There is also plenty to worry about from an HR perspective. Consider the case of the Daily Telegraph, a U.K. newspaper. Management sought to monitor energy and space usage by placing motion trackers under the desks of its reporters. Employees, who had little warning about the additions, reacted with anger and protests. In response to the backlash, the newspaper removed the trackers. The end-results? A drop in employee morale and a wasted investment.
Even when employees are given more warning, they might be unhappy with data collection, especially when it involves personal identifiable information, or PII. Some companies want to know exactly who occupied a space and when that person or persons arrived and departed. It’s even possible for companies to track how long someone stays in the restroom! With this level of detail, legal risks multiply and employers face pushback from employees, along with low morale, low productivity, and high turnover—all of which fuel one another and endanger companies’ financial health.

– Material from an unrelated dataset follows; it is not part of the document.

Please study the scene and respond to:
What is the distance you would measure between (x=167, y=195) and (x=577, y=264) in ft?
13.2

The good news is that occupancy management software does not require PII. Some employers simply want to know how many people occupied a room at one time. The information allows companies to adjust their office footprint to control density, meet social distancing comfort levels, and understand space usage patterns, which can lead to decisions that save money on rent and utilities. Employees, meanwhile, typically appreciate the reassurance that when they go to the office, they won’t be sitting too close to their colleagues and that they will have their own designated space for the day.

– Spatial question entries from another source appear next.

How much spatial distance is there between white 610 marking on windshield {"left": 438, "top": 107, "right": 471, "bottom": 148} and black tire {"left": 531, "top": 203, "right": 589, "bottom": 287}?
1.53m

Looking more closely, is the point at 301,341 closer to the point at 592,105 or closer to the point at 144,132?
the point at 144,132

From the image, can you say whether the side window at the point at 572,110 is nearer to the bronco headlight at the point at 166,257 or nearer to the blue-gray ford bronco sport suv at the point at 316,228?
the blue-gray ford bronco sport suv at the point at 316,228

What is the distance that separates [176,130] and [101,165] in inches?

Fortunately, with a little forethought and planning, both HR and legal risks can be avoided without sacrificing the efficiencies and increased profitability that stem from integrated workforce and workplace management systems. Secure occupancy tracking through these integrations yields valuable data, personalized or not. At MRI, we typically advise our clients to target the lowest common denominator, the occupancy statistics without the personal specifics. My colleague Alycia Workman from our legal team approves of this approach. “The first question to ask is ‘are you gathering personal data,’” she says. “If the answer is ‘no,’ then you don’t have to worry about violating personal privacy rights.”

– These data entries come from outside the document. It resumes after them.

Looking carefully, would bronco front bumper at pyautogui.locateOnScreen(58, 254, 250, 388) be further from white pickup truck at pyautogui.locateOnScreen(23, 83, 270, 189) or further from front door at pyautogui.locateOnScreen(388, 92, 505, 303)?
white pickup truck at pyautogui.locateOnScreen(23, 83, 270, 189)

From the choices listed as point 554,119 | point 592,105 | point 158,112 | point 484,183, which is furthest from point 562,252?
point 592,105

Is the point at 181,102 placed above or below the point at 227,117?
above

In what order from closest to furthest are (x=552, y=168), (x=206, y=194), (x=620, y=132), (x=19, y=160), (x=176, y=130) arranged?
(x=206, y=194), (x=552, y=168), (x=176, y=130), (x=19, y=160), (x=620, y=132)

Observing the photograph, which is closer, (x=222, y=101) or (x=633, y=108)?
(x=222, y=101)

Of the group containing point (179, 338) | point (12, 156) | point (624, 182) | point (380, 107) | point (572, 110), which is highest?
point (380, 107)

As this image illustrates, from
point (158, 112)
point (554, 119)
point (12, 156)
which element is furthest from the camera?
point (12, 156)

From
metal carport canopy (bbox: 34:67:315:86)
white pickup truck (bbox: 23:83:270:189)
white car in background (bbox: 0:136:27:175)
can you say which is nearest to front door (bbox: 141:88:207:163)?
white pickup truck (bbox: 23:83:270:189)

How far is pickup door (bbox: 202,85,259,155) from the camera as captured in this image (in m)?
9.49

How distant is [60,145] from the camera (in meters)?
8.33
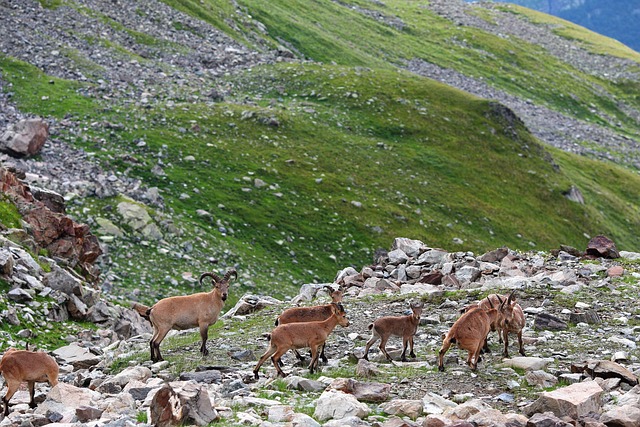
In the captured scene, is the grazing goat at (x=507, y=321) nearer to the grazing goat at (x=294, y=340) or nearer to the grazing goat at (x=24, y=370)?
the grazing goat at (x=294, y=340)

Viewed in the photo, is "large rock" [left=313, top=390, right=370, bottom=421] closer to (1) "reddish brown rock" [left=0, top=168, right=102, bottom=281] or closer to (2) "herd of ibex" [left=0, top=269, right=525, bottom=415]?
(2) "herd of ibex" [left=0, top=269, right=525, bottom=415]

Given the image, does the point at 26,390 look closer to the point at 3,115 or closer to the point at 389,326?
the point at 389,326

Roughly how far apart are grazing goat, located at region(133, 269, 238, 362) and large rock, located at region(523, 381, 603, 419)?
8811 millimetres

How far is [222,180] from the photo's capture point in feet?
169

Alycia adds that companies should only be collecting information that is “reasonably necessary,” and she suggests that they adhere to the Fair Information Practice Principles (FIPP – yes, another acronym), which forms the basis of many of our modern privacy laws. She also urges companies to collaborate with their legal departments: “Have your legal team conduct a data impact assessment and analysis before you roll out a change to your data collection processes. Your legal team should know which data protection rules apply to your business and will be able to advise accordingly.”
The communication component is important. “Be transparent,” says Workman. “Let employees know what you’re collecting and why you’re collecting it. Then actually do with the data what you say you’re going to do. And make sure that the procedures you’re implementing are covered in your employee handbook, which should be updated regularly.”
Some companies offer rewards to employees who agree to personalized data collection. One example is a company that gives half-price discounts in the cafeteria to employees who use a mobile tracking app. Employees may welcome such ‘sweeteners’ provided, again, that the employer has explained what data is being collected and how it will be used.
My overarching advice to employers is to err on the side of caution. You can gather extremely valuable data through occupancy management software without compromising employee privacy. If you require PII, be sure to enlist the aid of your legal department, because one thing is certain when it comes to fines or disgruntled employees: your missteps will not remain private.